> TASK REQUIREMENTS: Leave out the pictures, then return the records word for word.

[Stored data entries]
::::::::
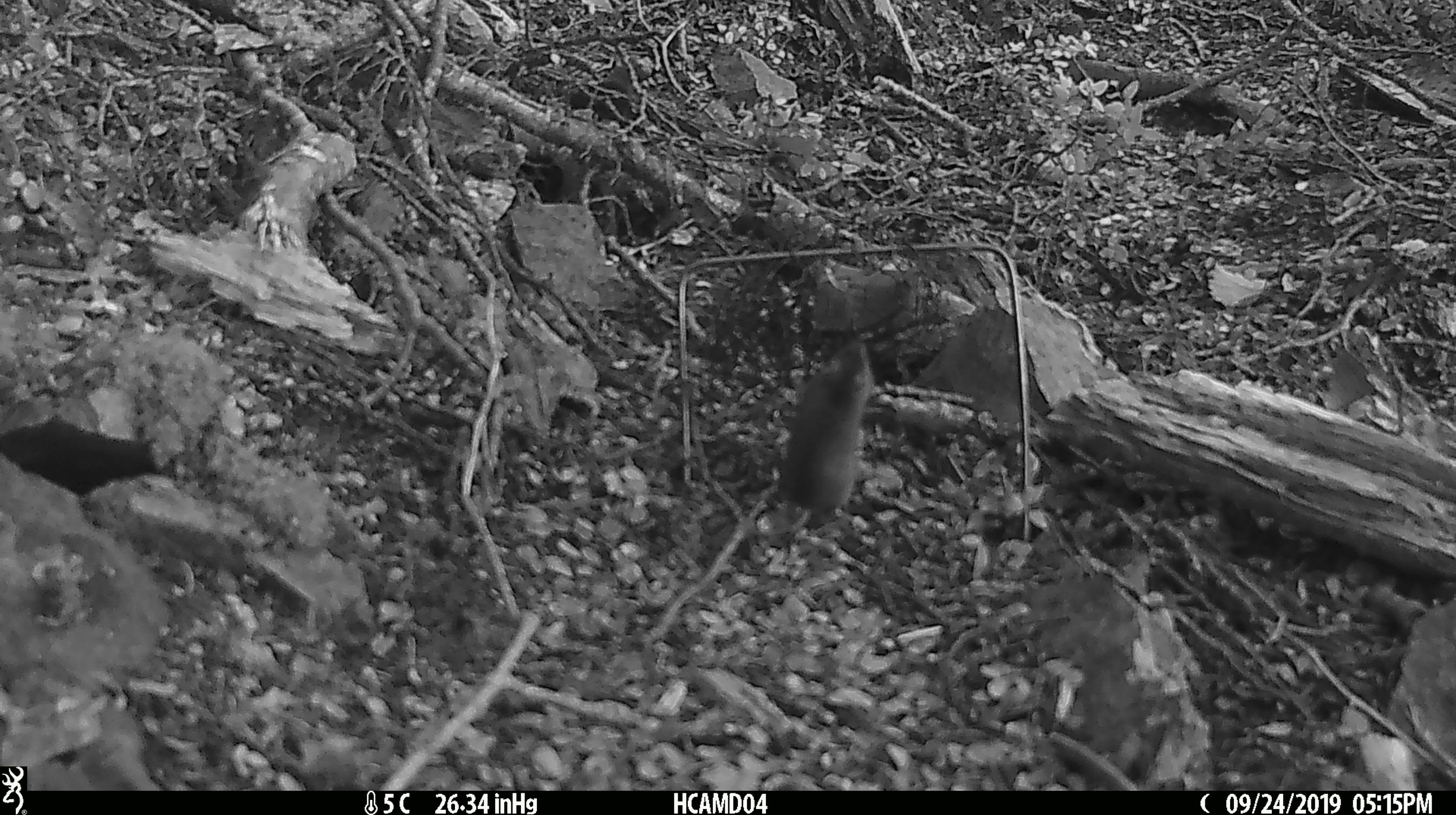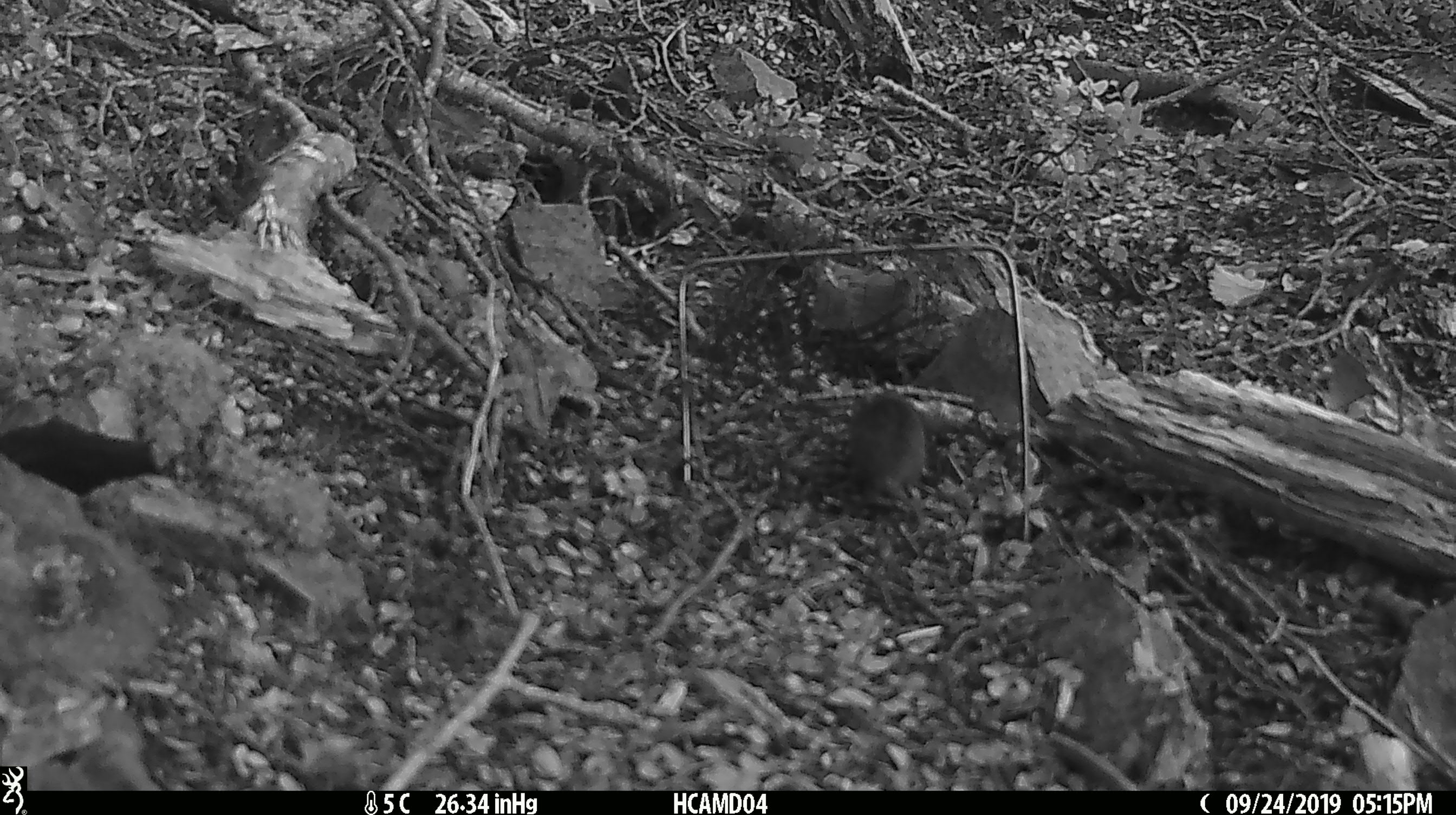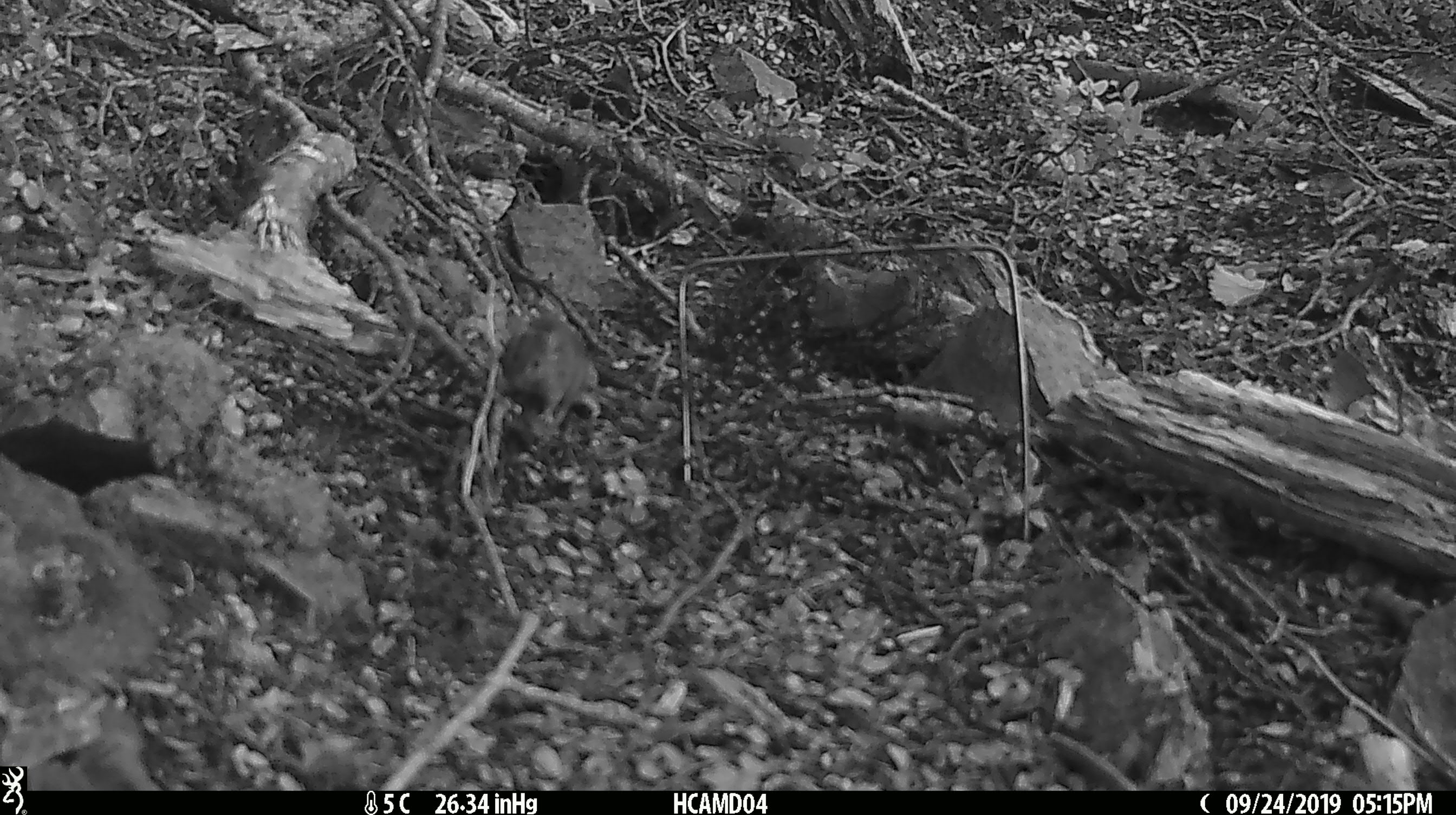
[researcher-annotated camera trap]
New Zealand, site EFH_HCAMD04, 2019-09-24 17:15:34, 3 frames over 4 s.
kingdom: Animalia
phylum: Chordata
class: Mammalia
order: Rodentia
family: Muridae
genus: Mus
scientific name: Mus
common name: mouse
Mouse (Mus).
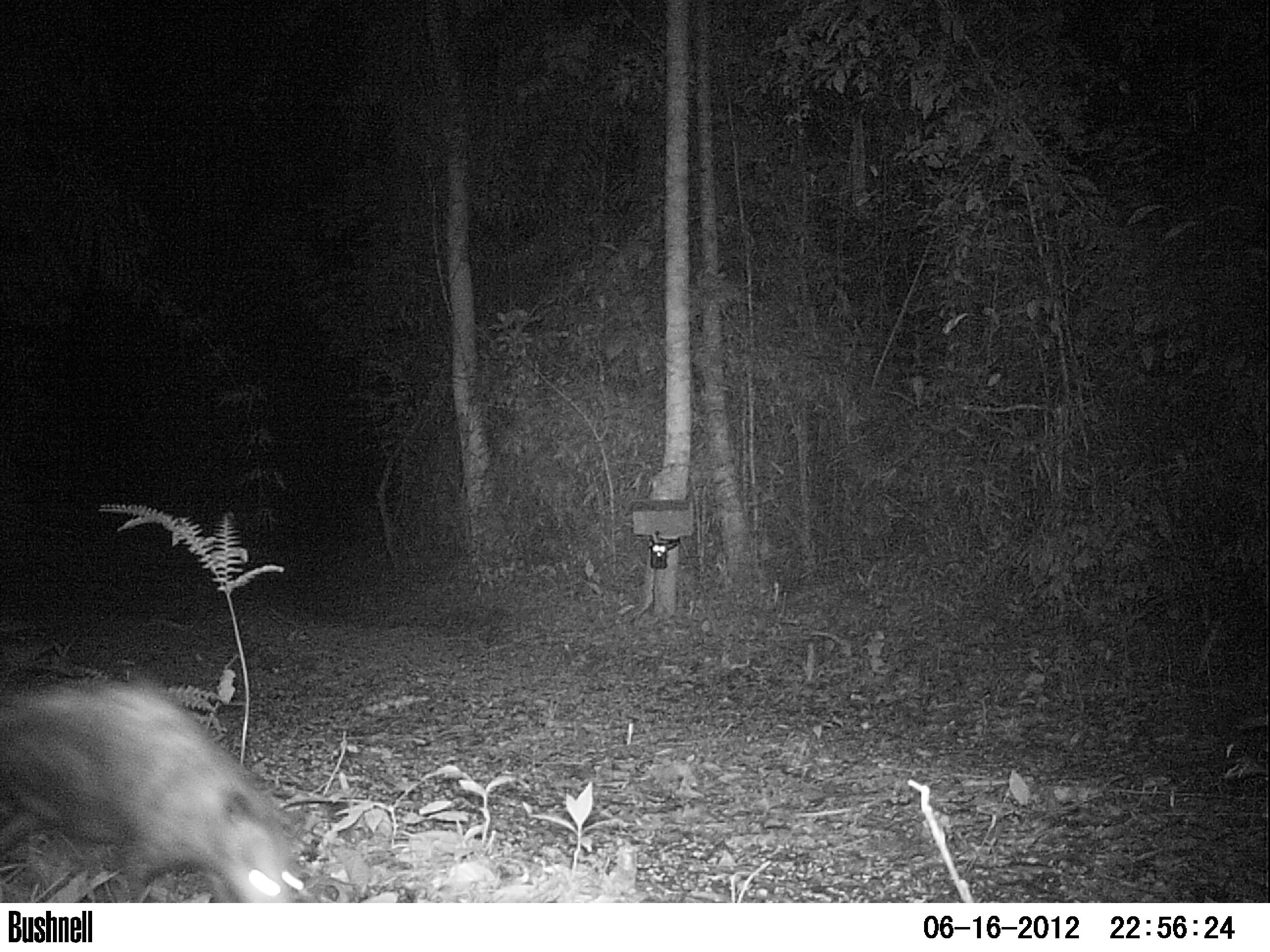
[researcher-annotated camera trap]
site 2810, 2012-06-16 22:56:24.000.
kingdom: Animalia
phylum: Chordata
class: Mammalia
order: Didelphimorphia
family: Didelphidae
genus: Didelphis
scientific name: Didelphis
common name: american opossums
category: didelphis sp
Didelphis sp (american opossums) (Didelphis), count 1, age adult.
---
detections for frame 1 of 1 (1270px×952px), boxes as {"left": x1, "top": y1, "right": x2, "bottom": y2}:
didelphis sp: {"left": 1, "top": 673, "right": 317, "bottom": 902}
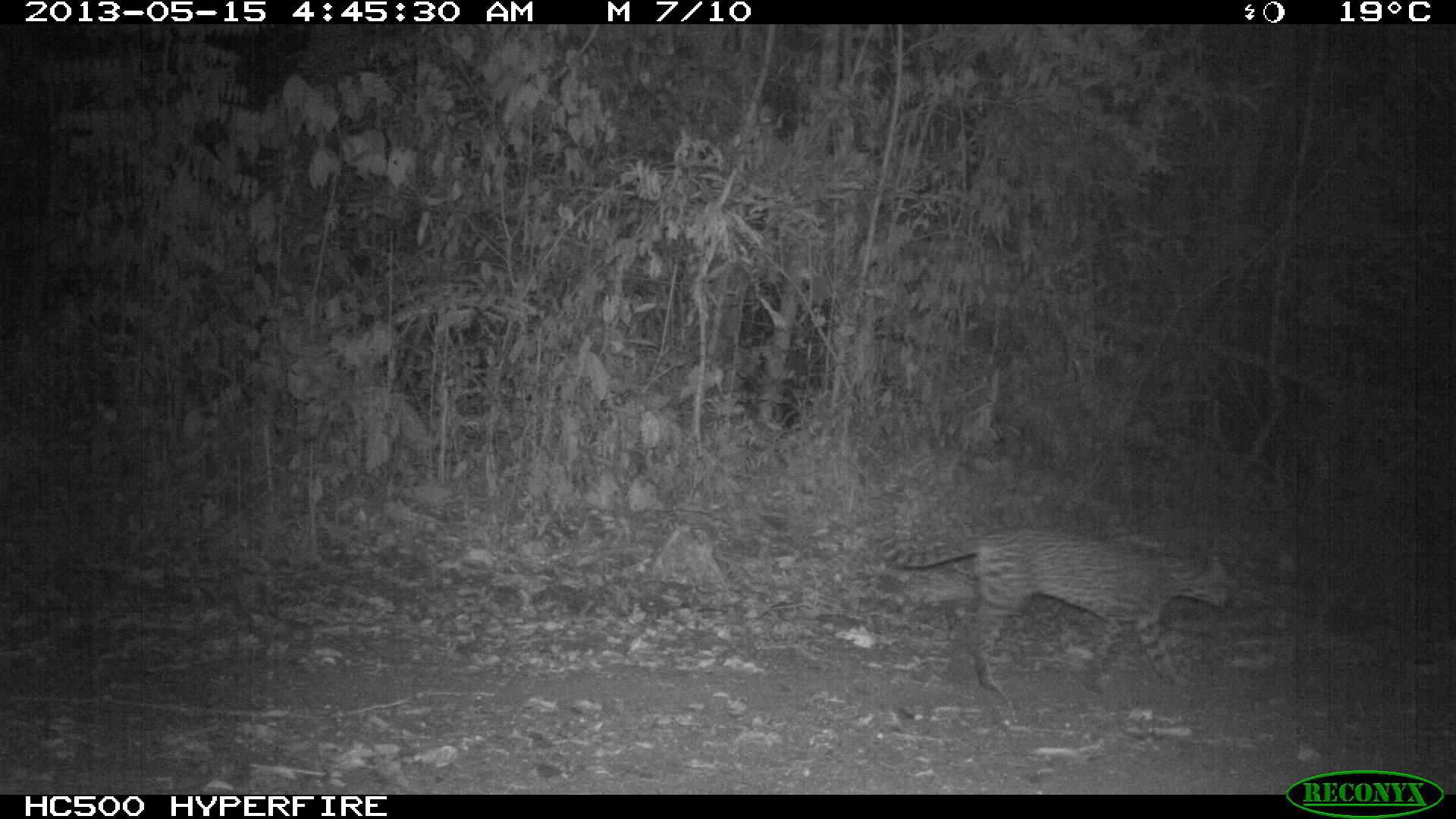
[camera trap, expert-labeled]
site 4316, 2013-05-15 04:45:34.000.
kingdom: Animalia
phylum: Chordata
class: Mammalia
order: Carnivora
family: Felidae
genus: Leopardus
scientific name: Leopardus pardalis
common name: ocelot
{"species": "Leopardus pardalis (ocelot)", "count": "1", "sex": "female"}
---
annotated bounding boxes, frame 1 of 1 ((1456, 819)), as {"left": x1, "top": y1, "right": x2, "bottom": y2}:
leopardus pardalis: {"left": 874, "top": 526, "right": 1230, "bottom": 694}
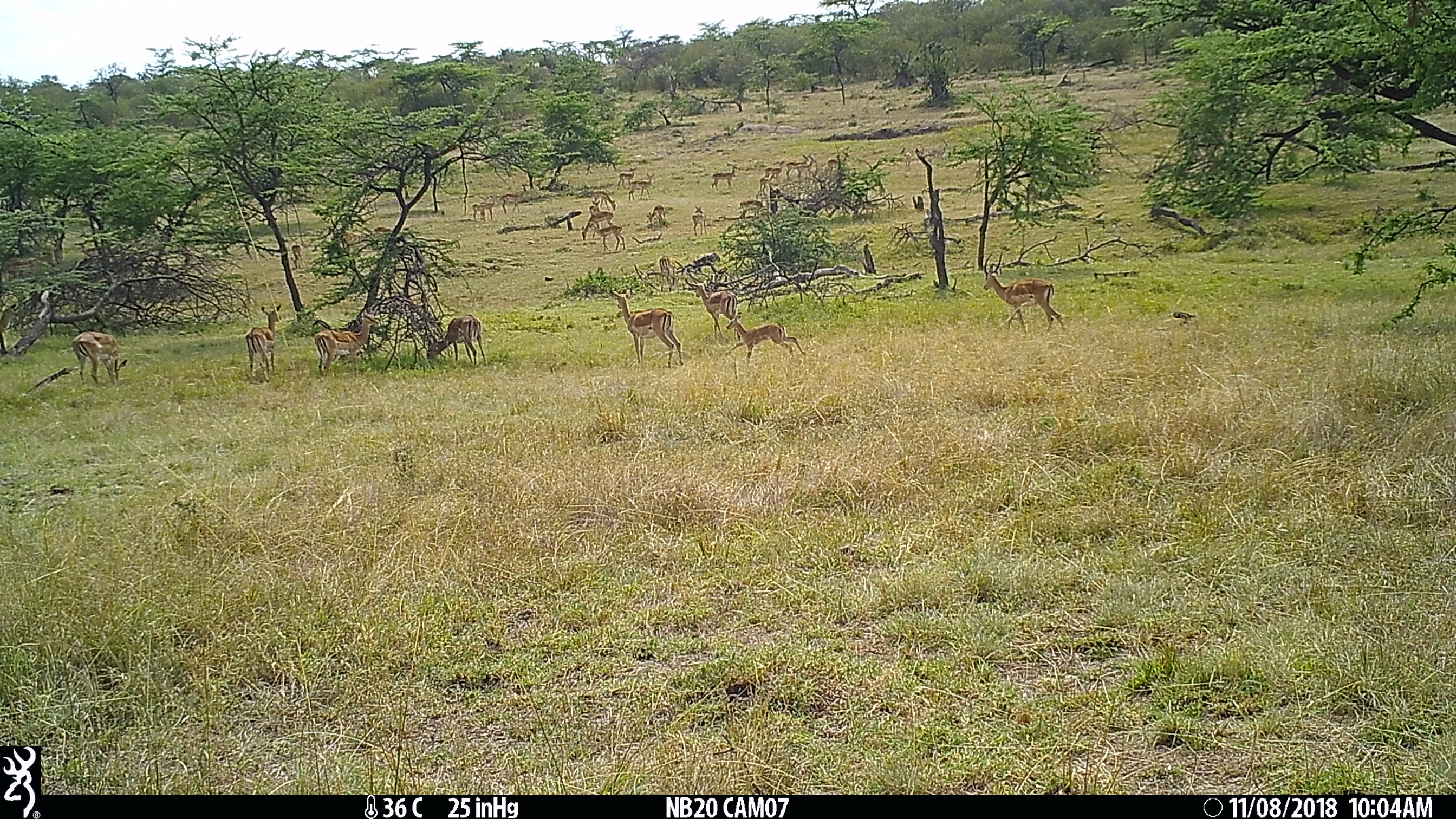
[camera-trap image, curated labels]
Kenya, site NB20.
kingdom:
::::::::
> ANSWER BOX:
[researcher-annotated camera trap]
New Zealand, site EFH_HCAMD04, 2019-09-24 17:15:34, 3 frames over 4 s.
kingdom: Animalia
phylum: Chordata
class: Mammalia
order: Rodentia
family: Muridae
genus: Mus
scientific name: Mus
common name: mouse
Mouse (Mus).
[researcher-annotated camera trap]
site 2810, 2012-06-16 22:56:24.000.
kingdom: Animalia
phylum: Chordata
class: Mammalia
order: Didelphimorphia
family: Didelphidae
genus: Didelphis
scientific name: Didelphis
common name: american opossums
category: didelphis sp
Didelphis sp (american opossums) (Didelphis), count 1, age adult.
---
detections for frame 1 of 1 (1270px×952px), boxes as {"left": x1, "top": y1, "right": x2, "bottom": y2}:
didelphis sp: {"left": 1, "top": 673, "right": 317, "bottom": 902}
[camera trap, expert-labeled]
site 4316, 2013-05-15 04:45:34.000.
kingdom: Animalia
phylum: Chordata
class: Mammalia
order: Carnivora
family: Felidae
genus: Leopardus
scientific name: Leopardus pardalis
common name: ocelot
{"species": "Leopardus pardalis (ocelot)", "count": "1", "sex": "female"}
---
annotated bounding boxes, frame 1 of 1 ((1456, 819)), as {"left": x1, "top": y1, "right": x2, "bottom": y2}:
leopardus pardalis: {"left": 874, "top": 526, "right": 1230, "bottom": 694}
[camera-trap image, curated labels]
Kenya, site NB20.
kingdom:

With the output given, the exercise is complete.